Unfortunately, there is no way to make the Ecospace migration simulations very simple to set up. Generally the user must do considerable numerical experimentation to find reasonable migration parameter values and a stable numerical solution scheme; these cannot be computed in advance since they depend on a variety of details about the spatial map grid and species movement characteristics. Here are a few key points to keep in mind while experimenting (by repeated simulations) with the migration interface:

  1. If the monthly preferred cell positions are far apart (>2 or 3 cells apart), the user will need to set the Ecospace simulation time step short enough (on order of (1/12)/(mean number of cells between preffered locations), e.g., 0.08333/3=0.028 year when preferred cells are 3 rows-columns apart between months) to allow enough numerical integration time steps for animals to move between the preferred cells.
  1. The concentration parameters are relative values that the user needs to set by trying alternatives (generally in the range 0.5 to 4.0) to see what values give general distribution patterns similar to those observed in the field. Low values (<1.0) lead to weak distortion of movement toward preferred cells and hence to more widely spread distributions, while high values (e.g. 3.0) give distributions strongly concentrated near the preferred cells.
  1. Mean annual movement distances (Ecospace Dispersal form) have to be set large enough for migrating species to be able to “track” movements in preferred locations. As a general rule, set the base dispersal rate for migratory species to at least 100L km/yr., where L is mean body length in cm.
  1. Setting high concentration parameter values (>2.0) and/or moving animals through a very complex map with many coastal blocking features can result in numerical instability in the Ecospace solution algorithm.
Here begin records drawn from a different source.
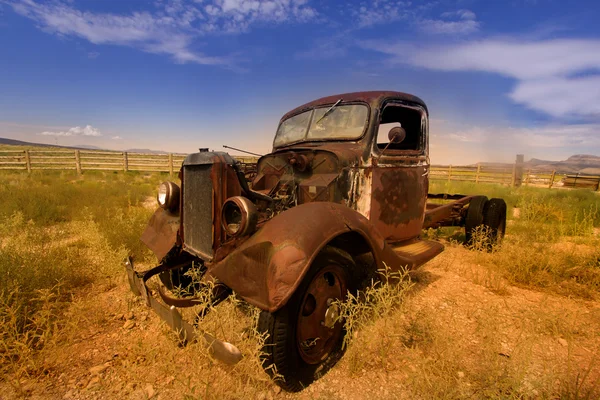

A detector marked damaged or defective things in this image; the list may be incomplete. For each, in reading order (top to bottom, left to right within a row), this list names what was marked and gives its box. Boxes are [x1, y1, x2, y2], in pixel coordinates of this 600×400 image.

cracked windshield glass [274, 104, 368, 146]
rusty fender [141, 208, 180, 260]
rusty fender [209, 203, 406, 312]
rusty old truck [125, 90, 506, 390]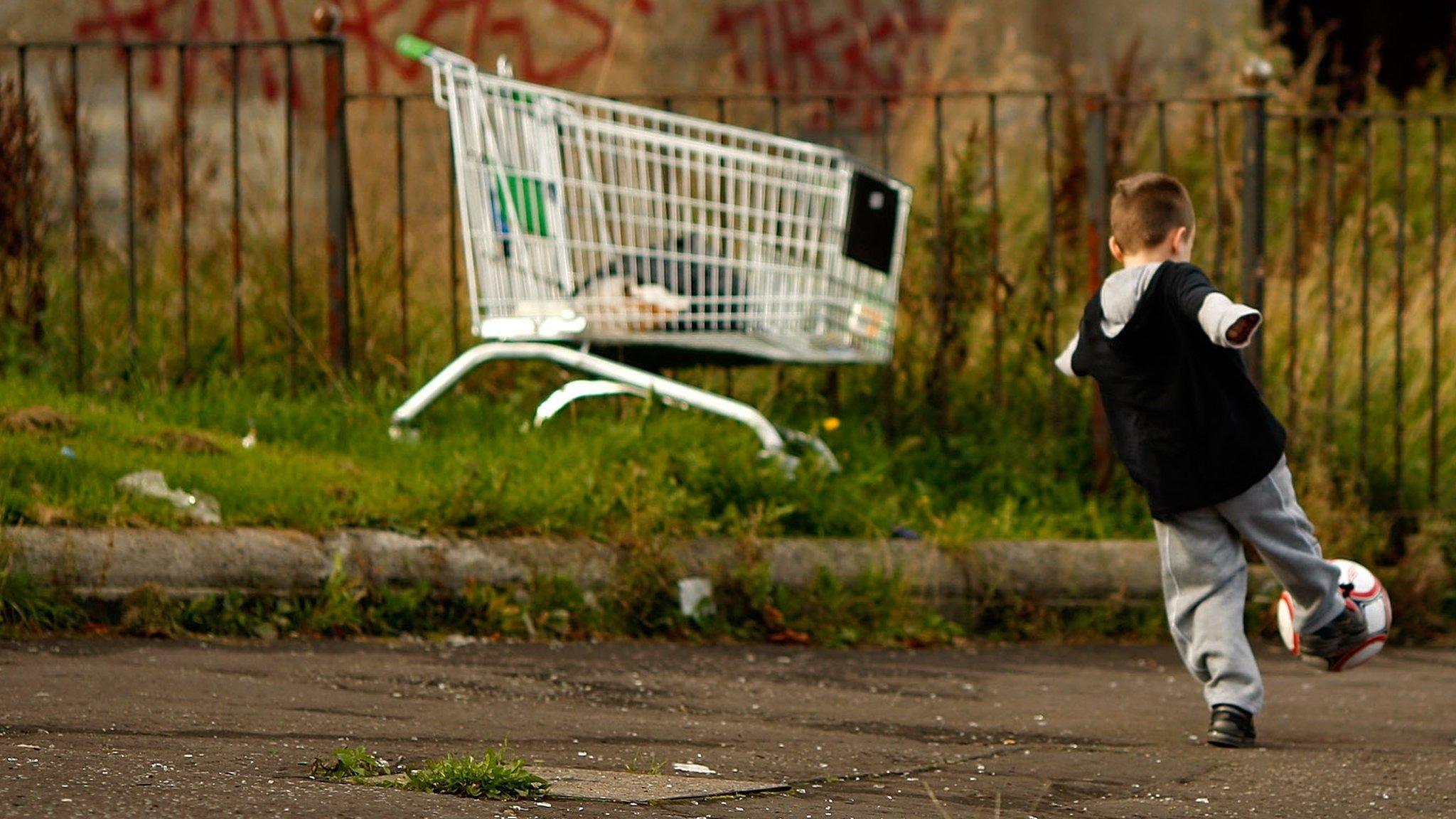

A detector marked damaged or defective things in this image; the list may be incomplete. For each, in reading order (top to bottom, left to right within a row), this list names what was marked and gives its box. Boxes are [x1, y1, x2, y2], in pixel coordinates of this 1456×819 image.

rusty fence post [316, 3, 349, 371]
rusty fence post [1088, 94, 1106, 489]
rusty fence post [1234, 60, 1269, 387]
The best way to correct this is to reduce the simulation time step; it may also be necessary to reduce the SOR w relaxation weight (Ecospace parameters form) used in solving the linear equations involved in the numerical scheme for integrating the spatial rate equations (an alternating implicit method).
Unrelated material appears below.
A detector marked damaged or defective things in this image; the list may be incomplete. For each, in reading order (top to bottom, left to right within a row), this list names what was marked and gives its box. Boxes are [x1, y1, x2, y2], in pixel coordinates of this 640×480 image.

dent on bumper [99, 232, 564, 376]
  1. Setting high concentration parameter values can also result in “overfishing”: Ecospace allocates total fishing effort over the map proportional to the total number of cells initially used by each fishing fleet, so when the model generates a concentrated distribution of some favoured species, the total effort will concentrate accordingly and can sometimes generate very high fishing rates near the centre of the migrating stock distribution. Remedies include reducing total effort (Ecospace fishery form, total effort multiplier) and distributing effort more widely (Ecospace fishery form, reduce value of “effective power”).
  1. Concentrating a migratory predator can cause local depletion of food organisms and/or reduced per-predator feeding rates due to prey vulnerability limits. If these effects cause simulated total predator biomass to incorrectly decline over time (and if the user determines that the declines are not due to an artifactual overfishing effect), then it may be necessary to either increase total prey abundances (in Ecopath) or vulnerability of prey to the predator (Ecosim Vulnerabilities form).
  1. Multi-stanza population dynamics may behave strangely or incorrectly when one or more life history stages are migratory while other(s) are not. Ecospace does not keep track of the full population age/size distribution for each spatial cell (prohibitive memory and computing time requirement), and instead uses a running equilibrium approximation to the population composition. This approximation tends to “dampen” abundance fluctuations in the early life history stanzas that might be created by, for example, seasonal movement of the adults to spawning locations near preferred juvenile habitats.